Les négociations commerciales doivent tenir compte des coûts de production du lait de chèvre

Après la sévère crise de 2010-2013, la situation financière des exploitations caprines s’est améliorée. Mais malgré des marchés dynamiques en France et à l’export, la filière caprine peine encore à renouveler ses exploitations : plus de 40% des éleveurs ont plus de 55 ans et n’ont pas tous de repreneur à ce jour.

Les Etats Généraux de l’Alimentation, et la loi qui en est issue, réaffirment la nécessité de prendre en compte les coûts de production pour la détermination du prix des produits agricoles. Cela est d’autant plus nécessaire dans la filière caprine qui, depuis la sécheresse de cet automne, voit à nouveau les charges partir à la hausse, ce qui montre l’extrême fragilité des éleveurs face à la volatilité des coûts de production. Cette volatilité avait déjà été l’un des principaux facteurs à l’origine de la crise de 2010-2013.
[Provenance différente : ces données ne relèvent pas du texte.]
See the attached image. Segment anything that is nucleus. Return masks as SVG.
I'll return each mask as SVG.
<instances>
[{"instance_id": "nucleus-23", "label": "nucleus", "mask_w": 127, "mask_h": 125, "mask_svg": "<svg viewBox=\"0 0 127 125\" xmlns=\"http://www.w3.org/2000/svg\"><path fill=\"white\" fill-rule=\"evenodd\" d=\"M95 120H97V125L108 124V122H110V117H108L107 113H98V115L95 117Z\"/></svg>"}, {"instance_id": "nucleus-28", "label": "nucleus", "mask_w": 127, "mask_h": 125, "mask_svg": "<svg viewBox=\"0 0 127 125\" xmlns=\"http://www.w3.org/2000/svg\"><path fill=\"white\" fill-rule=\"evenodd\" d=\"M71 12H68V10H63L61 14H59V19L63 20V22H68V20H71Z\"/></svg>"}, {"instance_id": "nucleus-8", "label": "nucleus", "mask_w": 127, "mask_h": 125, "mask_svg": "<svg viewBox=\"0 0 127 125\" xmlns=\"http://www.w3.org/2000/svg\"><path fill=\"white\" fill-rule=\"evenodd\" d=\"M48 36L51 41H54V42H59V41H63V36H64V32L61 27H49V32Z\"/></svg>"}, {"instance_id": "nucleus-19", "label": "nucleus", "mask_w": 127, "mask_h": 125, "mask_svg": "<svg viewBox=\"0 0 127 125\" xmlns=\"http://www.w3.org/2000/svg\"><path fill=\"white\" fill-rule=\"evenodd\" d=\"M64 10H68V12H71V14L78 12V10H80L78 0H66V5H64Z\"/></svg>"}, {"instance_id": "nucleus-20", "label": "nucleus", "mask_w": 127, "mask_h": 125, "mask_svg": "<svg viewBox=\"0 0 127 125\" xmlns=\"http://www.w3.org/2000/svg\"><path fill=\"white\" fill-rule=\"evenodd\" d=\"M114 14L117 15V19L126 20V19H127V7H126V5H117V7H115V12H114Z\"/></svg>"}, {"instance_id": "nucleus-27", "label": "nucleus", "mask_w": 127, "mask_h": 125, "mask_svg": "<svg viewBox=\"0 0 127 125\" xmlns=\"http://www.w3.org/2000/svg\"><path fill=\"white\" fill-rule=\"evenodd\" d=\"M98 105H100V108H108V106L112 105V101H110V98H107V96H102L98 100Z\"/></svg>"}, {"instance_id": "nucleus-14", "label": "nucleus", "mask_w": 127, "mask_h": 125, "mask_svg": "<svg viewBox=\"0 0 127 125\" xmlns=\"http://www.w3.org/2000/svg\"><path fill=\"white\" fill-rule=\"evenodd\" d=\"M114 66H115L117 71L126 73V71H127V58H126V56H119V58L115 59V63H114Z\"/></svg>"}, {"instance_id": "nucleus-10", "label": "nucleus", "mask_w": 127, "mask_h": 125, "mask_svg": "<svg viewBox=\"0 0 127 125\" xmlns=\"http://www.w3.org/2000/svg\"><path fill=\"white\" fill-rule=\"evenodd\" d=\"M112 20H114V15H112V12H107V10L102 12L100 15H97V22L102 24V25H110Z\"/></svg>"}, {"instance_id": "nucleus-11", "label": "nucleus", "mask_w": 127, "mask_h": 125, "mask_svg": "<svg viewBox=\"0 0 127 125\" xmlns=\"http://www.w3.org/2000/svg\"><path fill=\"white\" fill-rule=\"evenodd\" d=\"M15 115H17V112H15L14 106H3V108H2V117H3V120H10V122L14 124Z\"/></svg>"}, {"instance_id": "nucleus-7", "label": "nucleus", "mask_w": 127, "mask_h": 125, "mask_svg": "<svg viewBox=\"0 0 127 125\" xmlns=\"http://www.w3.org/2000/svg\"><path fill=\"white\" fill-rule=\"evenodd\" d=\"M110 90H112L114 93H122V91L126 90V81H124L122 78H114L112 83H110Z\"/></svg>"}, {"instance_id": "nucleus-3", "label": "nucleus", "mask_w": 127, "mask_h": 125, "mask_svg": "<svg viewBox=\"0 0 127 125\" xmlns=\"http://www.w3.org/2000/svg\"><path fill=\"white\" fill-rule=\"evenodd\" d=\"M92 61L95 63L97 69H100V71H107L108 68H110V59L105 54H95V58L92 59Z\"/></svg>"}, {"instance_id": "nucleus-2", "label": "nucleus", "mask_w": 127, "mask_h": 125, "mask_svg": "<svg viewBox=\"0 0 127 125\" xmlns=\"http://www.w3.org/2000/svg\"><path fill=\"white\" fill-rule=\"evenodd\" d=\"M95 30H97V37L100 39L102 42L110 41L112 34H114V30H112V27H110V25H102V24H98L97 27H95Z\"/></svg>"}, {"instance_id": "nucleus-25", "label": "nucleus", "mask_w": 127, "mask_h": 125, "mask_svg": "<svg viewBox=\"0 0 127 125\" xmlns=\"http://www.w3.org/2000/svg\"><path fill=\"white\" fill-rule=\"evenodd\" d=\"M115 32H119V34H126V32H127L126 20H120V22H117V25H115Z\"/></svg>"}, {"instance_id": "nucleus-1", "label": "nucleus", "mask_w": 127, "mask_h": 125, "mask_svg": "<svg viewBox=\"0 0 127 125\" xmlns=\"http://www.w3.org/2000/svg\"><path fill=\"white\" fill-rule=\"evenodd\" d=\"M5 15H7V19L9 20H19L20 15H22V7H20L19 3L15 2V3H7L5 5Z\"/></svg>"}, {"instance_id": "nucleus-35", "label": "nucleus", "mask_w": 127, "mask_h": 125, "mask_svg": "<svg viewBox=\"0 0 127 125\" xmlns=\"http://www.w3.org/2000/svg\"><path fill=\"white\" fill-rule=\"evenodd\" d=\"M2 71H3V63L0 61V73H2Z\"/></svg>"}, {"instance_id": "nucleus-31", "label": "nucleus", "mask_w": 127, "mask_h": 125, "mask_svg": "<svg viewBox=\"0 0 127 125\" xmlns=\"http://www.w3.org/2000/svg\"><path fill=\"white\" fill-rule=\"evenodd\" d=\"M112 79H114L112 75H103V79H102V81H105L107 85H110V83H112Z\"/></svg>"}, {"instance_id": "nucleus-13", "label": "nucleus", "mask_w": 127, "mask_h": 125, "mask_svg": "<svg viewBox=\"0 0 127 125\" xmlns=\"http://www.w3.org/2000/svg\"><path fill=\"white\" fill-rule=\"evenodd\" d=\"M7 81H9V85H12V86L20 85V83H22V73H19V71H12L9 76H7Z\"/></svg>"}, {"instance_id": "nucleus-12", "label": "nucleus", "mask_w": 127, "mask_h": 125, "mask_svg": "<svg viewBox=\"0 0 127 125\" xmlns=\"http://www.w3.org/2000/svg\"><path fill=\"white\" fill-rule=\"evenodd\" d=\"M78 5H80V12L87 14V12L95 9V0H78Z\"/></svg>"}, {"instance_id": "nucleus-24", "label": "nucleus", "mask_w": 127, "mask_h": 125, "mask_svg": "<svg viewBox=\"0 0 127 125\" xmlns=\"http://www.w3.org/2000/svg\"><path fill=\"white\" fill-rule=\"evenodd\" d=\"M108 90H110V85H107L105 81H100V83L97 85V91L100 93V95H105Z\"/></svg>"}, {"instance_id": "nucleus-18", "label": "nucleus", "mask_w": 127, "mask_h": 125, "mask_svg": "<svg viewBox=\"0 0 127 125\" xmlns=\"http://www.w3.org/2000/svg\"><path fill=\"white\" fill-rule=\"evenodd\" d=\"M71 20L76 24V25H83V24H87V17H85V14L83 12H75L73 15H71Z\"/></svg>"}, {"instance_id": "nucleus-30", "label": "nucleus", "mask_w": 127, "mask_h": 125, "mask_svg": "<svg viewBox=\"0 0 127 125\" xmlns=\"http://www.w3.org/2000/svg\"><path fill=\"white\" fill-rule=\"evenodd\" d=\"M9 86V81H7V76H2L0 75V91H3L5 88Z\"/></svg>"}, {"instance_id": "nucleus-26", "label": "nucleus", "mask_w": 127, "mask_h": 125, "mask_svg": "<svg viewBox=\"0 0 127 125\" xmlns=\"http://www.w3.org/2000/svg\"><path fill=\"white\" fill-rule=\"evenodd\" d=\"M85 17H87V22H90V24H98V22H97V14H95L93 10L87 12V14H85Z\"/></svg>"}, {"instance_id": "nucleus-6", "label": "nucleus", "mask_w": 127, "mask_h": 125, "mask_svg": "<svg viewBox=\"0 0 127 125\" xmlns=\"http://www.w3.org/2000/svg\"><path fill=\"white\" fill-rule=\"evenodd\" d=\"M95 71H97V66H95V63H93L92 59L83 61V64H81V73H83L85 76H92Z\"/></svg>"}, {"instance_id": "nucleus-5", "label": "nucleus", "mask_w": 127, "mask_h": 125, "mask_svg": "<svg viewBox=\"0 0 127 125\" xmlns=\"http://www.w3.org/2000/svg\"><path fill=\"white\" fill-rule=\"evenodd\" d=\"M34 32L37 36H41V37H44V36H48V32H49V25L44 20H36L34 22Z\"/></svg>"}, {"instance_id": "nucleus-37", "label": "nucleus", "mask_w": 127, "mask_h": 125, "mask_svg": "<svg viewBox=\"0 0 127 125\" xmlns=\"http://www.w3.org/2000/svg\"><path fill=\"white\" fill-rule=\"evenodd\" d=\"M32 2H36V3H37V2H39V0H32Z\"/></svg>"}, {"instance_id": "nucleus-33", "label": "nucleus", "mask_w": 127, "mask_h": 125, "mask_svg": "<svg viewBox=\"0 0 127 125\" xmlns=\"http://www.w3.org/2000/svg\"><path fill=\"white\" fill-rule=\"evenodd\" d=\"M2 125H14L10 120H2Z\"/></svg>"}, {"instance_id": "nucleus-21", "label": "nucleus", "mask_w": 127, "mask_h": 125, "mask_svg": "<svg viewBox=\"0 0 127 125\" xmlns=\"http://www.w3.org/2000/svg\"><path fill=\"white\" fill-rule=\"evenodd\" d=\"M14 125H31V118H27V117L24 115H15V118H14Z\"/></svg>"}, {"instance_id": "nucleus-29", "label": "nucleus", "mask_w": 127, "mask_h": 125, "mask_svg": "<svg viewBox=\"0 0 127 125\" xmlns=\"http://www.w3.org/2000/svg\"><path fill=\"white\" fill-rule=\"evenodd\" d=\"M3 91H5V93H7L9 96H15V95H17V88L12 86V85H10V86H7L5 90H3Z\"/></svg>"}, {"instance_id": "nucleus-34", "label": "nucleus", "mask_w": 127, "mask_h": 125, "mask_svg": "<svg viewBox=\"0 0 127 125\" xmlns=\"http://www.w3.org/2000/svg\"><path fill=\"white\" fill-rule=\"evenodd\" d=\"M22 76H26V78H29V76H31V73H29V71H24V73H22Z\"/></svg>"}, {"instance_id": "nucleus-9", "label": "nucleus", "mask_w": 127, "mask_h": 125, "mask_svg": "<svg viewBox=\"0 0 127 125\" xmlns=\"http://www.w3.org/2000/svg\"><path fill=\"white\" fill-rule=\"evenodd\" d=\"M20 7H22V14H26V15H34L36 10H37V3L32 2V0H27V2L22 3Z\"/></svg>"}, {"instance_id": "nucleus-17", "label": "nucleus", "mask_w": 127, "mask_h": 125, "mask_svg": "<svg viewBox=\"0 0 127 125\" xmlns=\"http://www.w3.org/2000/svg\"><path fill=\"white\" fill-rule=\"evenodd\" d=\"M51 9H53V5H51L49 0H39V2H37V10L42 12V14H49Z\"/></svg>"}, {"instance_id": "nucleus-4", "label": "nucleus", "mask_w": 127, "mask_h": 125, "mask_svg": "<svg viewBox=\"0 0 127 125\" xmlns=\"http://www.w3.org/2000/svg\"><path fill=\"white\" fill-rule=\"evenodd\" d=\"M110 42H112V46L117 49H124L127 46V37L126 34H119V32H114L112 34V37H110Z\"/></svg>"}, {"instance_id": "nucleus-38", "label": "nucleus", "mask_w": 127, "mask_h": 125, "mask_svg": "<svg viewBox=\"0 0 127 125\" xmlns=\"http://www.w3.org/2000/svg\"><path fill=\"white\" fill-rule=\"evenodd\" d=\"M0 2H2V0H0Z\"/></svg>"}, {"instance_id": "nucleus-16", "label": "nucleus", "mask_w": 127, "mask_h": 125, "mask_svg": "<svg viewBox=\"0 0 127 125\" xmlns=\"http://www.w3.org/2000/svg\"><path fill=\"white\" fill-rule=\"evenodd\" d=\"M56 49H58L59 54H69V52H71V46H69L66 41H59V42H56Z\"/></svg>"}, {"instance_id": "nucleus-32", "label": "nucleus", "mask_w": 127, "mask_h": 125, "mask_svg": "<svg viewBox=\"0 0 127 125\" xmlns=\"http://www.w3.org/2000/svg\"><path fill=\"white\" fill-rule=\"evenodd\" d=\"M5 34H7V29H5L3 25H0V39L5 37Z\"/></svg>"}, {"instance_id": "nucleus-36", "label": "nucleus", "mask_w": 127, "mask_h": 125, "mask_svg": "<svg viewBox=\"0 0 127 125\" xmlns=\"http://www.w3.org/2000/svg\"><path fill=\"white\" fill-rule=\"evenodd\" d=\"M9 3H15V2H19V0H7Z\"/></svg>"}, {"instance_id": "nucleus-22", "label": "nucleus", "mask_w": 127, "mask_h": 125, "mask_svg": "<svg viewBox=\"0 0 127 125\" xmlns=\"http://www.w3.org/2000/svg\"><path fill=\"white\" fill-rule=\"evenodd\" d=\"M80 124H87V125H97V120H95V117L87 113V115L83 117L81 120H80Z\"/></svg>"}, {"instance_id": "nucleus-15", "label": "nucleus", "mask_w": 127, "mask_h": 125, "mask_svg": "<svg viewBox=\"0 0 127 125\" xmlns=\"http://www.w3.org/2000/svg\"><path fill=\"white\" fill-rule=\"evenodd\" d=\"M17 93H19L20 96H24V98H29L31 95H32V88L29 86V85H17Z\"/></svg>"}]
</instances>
Les prix de vente industriels des fromages de chèvre doivent être négociés à la hausse afin que les producteurs de lait de chèvre soient rémunérés de façon juste et équilibrée pour pouvoir faire face à la hausse de ces coûts de production, améliorer leurs conditions de travail et continuer à produire un lait de qualité « origine France » en accord avec les attentes sociétales.

La FNEC demande ainsi une revalorisation du prix du lait pour atteindre un prix moyen annuel 2019 de 780 € / 1000 L. C’est ce niveau de valorisation qui peut permettre d’absorber la hausse des charges et prétendre à une rémunération de 2 SMIC / UMO, pour une charge de travail en élevage conséquente et une astreinte importante.

La filière caprine ne peut pas se permettre de perdre à nouveau des producteurs. La FNEC appelle clairement les transformateurs et distributeurs (GMS et RHF) à appliquer le principe des Etats Généraux et prendre en compte les coûts de production en élevage lors des prochaines négociations commerciales.

Il en va de la pérennité de la filière caprine. Il est temps que tous les acteurs de la filière prennent leurs responsabilités.